Depuis cinquante ans nous avons quitté une « mort traditionnelle », qui a prévalu pendant au moins mille ans, avec une organisation religieuse et des « pompes funèbres » pour une « nouvelle mort », moins cérémonieuse, moins religieuse, plus discrète. Quelles sont les indices de ces changements ?
- La montée de la crémation qui, maintenant, concerne, 1/3 des cérémonies funéraires en France.
- Une déconstruction du religieux traditionnel, les fameuses « funérailles d’antan » dont parlait Georges Brassens.
- La disparition des « pompes » entourant les funérailles – les tentures noires-, les cérémonies qui suspendaient, durant un temps, le temps social, les périodes de deuil.
Mais, malgré cela, il faut considérer que les Français sont soucieux de cérémonies et de rites funéraires et Que 80 % des cérémonies funéraires ont, peu ou prou, une tonalité religieuse.
- Les rites s’adaptent, se modifient, deviennent plus « personnels » Nous sommes donc face à une mutation profonde qui nous oblige à repenser « l’ardente obligation » des rites funéraires : 69 % d’entre eux les jugent « nécessaires ».
La « déconstruction de la mort à l’ancienne » semble terminée avec l’apparition de nouvelles constructions rituelles et de « bricolages » d’accompagnement. Est-ce à dire que nous en revenons à la « mort d’antan » ? Faisons-nous du neuf avec de l’ancien ? Sommes-nous en train d’inventer de nouveaux « rites » ? Lesquels ?
Patrick Baudry, Professeur de sociologie à l’université de Bordeaux, auteur de La place des morts, en jeux et rites (Armand Colin, 1999) adopte une position critique vis-à-vis de certaines pratiques nouvelles. Pour d’autres sociologues, dont Danielle Hervieu-Léger, les pratiques rituelles ne sont ni bonnes ni mauvaises. Elles sont. Patrick Baudry, lui, pense que les nouveaux « idéaux de la mort moderne » affectent les frontières entre les vivants et les morts. Dès lors, pense-t-il, si « la place des morts » est incertaine, la « place des vivants » elle aussi devient incertaine. Il faut donc penser les deux « places » l’une par rapport à l’autre
En quelques décennies, les conditions de la mort ont diamétralement changé.
1/ Autrefois l'on mourait à la maison, assisté par sa famille et le cercle étroit des proches. Désormais nous mourons plus souvent à l’hôpital.

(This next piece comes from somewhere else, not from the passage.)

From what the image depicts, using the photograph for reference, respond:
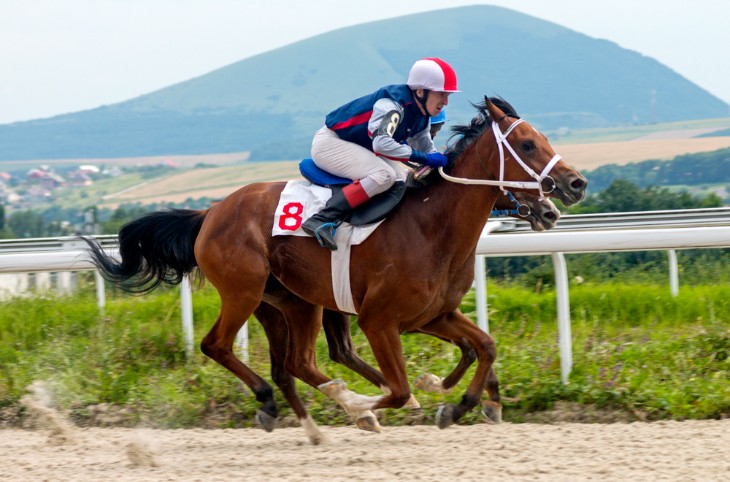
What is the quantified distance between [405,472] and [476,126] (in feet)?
5.97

2/ La question de la mort était avant tout spirituelle et religieuse avant de devenir surtout une question médicale. Les médecins sont désormais en première ligne. Ils veillent aux derniers instants et sont de plus en plus souvent jugés « responsables » de la mort d’un malade. La mort ne semble plus « naturelle ».
3/ Les progrès de la science repoussent les limites de la vie. La vie se prolonge au-delà des limites traditionnelles avec l’Importance des soins palliatifs. Bien des sujets qui autrefois n’existaient pas sont apparus. Jusqu’où prolonger la vie ? Comment la prolonger ? La sur-vie est-elle une nouvelle phase de la vie ou une vie dégradée ? Ces questions nouvelles sont autant médicales qu’éthiques.